# Выбор между Weltmeister Achat и Юпитер 3/4



## Инна К. (12 Окт 2022)

Добрый день! Помогите, пожалуйста, определиться с выбором. 
Ребенок в 4м классе муз школы, рост небольшой, сейчас играет на Weltmeister Juwel и пока всё устраивает, но пора выбирать 3/4, тк начинает нехватать клавиатуры в правой и регистров в левой. Рассчитываем, что 3/4 до коонца обучения должно будет хватить с учетом роста/комплекции.
Педагог рекомендовал сразу в сторону готово-выборного смотреть, нашли юпитер 3/4 готово-выборный, но дороговато для бюджета и все-таки не очевидно, насколько правда нужна нам выборка..
Склоняемся скорее к выбору пока между Weltmeister Achat (как следующая модель после нашей нынешней) или готовым Юпитером 3/4.
Звучание Weltmeister’a очень нравится. Юпитер не слышала, к сожалению, но читала, что у него более баянное звучание, знать бы что это значит?
И еще по обзорам запуталась и не поняла, если ли готово-выборного юпитера звучание «в розлив», мы его любим..
Помогите, пожалуйста, сориентироваться и определиться с выбором!


----------



## ugly (13 Окт 2022)

Если есть планы по дальнейшему музыкальному образованию после муз. школы - однозначно выборка нужна.
Юпитер академичнее, но какой-то "розлив" есть.


----------



## Инна К. (13 Окт 2022)

ugly написал(а):


> Если есть планы по дальнейшему музыкальному образованию после муз. школы - однозначно выборка нужна.
> Юпитер академичнее, но какой-то "розлив" есть.

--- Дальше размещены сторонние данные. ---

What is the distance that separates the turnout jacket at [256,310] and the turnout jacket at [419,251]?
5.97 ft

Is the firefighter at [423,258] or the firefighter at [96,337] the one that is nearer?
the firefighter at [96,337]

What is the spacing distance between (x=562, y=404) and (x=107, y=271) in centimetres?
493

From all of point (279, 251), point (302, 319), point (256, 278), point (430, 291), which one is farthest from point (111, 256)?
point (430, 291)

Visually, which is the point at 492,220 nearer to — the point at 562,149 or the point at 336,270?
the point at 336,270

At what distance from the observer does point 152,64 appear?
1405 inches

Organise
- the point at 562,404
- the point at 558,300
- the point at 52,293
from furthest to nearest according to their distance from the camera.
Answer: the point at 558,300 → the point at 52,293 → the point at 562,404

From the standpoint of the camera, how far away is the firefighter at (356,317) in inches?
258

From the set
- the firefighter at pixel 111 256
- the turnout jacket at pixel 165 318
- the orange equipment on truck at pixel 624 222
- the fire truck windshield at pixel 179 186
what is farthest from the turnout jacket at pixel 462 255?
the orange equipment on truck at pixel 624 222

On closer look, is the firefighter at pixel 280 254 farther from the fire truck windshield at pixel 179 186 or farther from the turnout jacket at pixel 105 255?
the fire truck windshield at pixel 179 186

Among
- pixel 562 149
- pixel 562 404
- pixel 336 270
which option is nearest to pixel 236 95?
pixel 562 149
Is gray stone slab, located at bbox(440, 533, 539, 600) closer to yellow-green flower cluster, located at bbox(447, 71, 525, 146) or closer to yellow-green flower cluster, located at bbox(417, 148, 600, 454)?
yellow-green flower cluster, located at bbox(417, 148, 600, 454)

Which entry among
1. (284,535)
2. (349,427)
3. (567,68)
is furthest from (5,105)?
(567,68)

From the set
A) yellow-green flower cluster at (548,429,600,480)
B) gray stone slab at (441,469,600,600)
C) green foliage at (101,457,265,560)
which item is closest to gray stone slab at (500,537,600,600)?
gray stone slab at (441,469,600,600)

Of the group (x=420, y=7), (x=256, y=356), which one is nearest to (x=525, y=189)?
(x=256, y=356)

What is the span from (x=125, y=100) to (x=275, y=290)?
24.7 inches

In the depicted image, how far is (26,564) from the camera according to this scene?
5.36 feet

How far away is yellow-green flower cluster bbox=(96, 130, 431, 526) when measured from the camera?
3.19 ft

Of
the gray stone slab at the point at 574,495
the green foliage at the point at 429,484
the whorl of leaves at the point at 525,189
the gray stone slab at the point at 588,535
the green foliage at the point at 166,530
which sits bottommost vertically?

А если пока никаких дальнейших планов нет? На конкурсах еще даже не бывали. Но в этом году сменился преподаватель и появились новые амбициозные планы)


----------



## Ремонт Ноутбуков (13 Окт 2022)

В 4 классе на 3/4 играть уже так себе. Хотя бы 7/8 надо. Тем более что был Juwel 30 клавишный. Практически от 3/4 ничем не отличающийся. Покороче на две белых клавиши третьей октавы.



У меня 7/8 сразу был после прокатных советских дров. С 9 лет или второго класса.


----------



## Инна К. (13 Окт 2022)

7/8 пока велик, мерили


----------



## Ремонт Ноутбуков (13 Окт 2022)

Вот реально хороший инструмент. За счёт узких клавиш он короче, чем стандартный 7/8, хотя полный по размеру.


----------



## Инна К. (13 Окт 2022)

Ремонт Ноутбуков написал(а):


> Вот реально хороший инструмент. За счёт узких клавиш он короче, чем стандартный 7/8, хотя полный по размеру.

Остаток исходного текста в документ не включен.